- Poster
- Directed by: Manoj Kumar
- Written by: Manoj Kumar Sivaram Gandhi (dialogues)
- Produced by: Mohan Natarajan Tharangai V. Shanmugam
- Starring: Prabhu; Khushbu;
- Cinematography: Sekar
- Edited by: Mohan Bhaskar
- Music by: Deva
- Production company: Sree Rajakaali Amman Enterprises
- Release date: 15 August 1993;
- Running time: 135 minutes
- Country: India
- Language: Tamil

= Maravan =

Maravan is a 1993 Indian Tamil-language action drama film directed by Manoj Kumar. The film stars Prabhu and Khushbu, with Vijayakumar, Sumithra, Napoleon, R. P. Viswam, Chandrasekhar, Thyagu, Vadivelu, Vennira Aadai Moorthy and Dakshayini playing supporting roles. It was released on 15 August 1993.

== Plot ==
Sethupathi lived in the city with his family consisting of his father Manickam, his mother Meenakshi and his sister Lakshmi. Manickam, Sethupathi's father, is an honest police officer and wanted his son to become a police officer like him. Sethupathi took the IPS exam and successfully passed it. Sethupathi was subsequently transferred to the remote village called Solaiyoor.

When he arrives in the village, Sethupathi is in a state of shock. The village is under the control of the village president Rajadurai (R. P. Viswam) and his son Shankarapandiyan, a corrupt politician. With the local rowdies, they spread terror among the villagers.
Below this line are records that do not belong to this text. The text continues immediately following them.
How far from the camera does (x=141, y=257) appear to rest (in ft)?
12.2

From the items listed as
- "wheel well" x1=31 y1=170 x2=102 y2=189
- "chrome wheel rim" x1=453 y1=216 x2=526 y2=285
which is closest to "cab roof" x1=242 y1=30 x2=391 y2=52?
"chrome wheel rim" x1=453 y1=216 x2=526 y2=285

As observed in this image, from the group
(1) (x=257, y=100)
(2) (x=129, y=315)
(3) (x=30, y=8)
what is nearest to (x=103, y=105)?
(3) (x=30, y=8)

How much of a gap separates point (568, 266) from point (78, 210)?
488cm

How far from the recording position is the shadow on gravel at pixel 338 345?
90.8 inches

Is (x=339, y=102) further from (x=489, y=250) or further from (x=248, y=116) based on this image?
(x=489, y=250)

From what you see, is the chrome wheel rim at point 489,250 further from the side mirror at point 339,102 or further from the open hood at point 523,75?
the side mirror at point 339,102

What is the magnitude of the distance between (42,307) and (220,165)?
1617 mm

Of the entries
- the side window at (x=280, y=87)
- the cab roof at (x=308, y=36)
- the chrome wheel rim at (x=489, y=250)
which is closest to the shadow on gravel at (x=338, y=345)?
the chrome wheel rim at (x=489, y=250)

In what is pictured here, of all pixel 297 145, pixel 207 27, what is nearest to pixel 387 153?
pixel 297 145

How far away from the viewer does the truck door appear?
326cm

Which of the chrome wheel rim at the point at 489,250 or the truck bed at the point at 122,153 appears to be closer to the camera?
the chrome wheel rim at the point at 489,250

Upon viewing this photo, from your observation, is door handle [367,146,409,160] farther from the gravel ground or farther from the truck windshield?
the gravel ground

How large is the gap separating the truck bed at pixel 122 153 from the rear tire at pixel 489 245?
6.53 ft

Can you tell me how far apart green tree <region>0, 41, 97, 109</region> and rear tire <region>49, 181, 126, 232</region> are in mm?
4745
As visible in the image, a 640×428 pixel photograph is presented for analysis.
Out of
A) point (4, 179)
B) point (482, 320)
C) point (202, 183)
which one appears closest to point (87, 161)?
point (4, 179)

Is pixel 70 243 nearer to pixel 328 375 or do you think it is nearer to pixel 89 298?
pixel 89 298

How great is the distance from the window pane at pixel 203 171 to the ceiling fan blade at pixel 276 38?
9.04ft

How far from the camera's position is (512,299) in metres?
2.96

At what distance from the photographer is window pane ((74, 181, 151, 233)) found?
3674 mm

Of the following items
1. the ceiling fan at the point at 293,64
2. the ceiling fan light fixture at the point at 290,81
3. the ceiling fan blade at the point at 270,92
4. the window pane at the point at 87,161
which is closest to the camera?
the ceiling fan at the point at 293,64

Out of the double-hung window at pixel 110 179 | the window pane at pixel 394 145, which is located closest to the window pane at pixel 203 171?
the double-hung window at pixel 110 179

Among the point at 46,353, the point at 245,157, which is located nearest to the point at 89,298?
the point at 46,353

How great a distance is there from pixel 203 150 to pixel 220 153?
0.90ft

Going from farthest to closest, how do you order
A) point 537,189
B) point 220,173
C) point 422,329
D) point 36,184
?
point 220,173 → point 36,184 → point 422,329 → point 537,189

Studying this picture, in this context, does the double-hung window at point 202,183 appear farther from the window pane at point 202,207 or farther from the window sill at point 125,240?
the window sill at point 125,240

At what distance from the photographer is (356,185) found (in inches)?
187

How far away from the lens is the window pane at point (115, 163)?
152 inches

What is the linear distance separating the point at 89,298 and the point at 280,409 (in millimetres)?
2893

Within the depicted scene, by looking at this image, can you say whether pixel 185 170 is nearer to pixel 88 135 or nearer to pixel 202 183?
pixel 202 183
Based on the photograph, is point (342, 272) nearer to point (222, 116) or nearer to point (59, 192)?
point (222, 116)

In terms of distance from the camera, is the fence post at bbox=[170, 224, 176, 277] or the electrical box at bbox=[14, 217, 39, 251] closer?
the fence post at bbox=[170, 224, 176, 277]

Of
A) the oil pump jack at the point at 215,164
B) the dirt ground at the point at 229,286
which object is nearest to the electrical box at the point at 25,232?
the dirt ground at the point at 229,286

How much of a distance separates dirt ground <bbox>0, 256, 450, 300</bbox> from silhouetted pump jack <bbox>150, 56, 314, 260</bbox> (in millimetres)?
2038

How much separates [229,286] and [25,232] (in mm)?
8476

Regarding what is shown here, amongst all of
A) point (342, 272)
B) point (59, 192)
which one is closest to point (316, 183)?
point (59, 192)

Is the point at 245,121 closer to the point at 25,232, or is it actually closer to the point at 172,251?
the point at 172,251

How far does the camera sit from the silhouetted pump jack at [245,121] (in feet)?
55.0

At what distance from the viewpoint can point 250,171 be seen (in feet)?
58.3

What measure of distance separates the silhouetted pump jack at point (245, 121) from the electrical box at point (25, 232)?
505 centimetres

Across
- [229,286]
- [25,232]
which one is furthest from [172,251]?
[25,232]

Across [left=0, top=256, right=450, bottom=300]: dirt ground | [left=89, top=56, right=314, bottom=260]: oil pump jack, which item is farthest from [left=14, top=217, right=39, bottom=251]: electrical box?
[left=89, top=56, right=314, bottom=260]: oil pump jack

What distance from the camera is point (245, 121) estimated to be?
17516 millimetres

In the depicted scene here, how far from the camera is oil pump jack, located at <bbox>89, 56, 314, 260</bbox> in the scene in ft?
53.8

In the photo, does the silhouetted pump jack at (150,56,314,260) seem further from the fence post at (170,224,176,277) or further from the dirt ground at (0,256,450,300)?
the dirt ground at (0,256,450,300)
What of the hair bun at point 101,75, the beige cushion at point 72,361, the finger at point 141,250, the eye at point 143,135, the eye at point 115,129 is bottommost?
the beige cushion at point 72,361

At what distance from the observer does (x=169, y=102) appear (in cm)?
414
Sethupathi first changes the bad habits of the police officers, Thyagu and Vadivelu. In the meantime, Sethupathi and the village belle Thangathai fall in love with each other. One day, Sethupathi beats up and strips Rajadurai in front of villagers for cheating them, and he puts him in jail. Shankarapandi makes his father release him the next hour. The next day, Shankarapandi, Rajadurai and his henchmen take revenge by stripping the police officers and beating them. What transpires later forms the crux of the story.

== Soundtrack ==
The music was composed by Deva, with lyrics written by Vaali.

| Song | Singer(s) | Duration |
|---|---|---|
| "Chandiranai Kuppidunga" | S. P. Balasubrahmanyam | 3:30 |
| "Kondiyele" | S. Janaki | 5:36 |
| "Singara Kuyilu" | S. P. Balasubrahmanyam, K. S. Chithra | 4:47 |
| "Gulaabi Gulaabi" | S. P. Balasubrahmanyam, S. Janaki | 4:35 |
| "En Ooru" | S. Janaki | 4:45 |

== Reception ==
Malini Mannath of The Indian Express wrote, "Since the story has nothing new to offer, writer-director Manoj Kumar has tried to bring freshness in his treatment". K. Vijiyan of New Straits Times wrote that the film reminded him of Walter Vetrivel, and lamented that being edited to a shorter runtime by local exhibitors affected its narrative.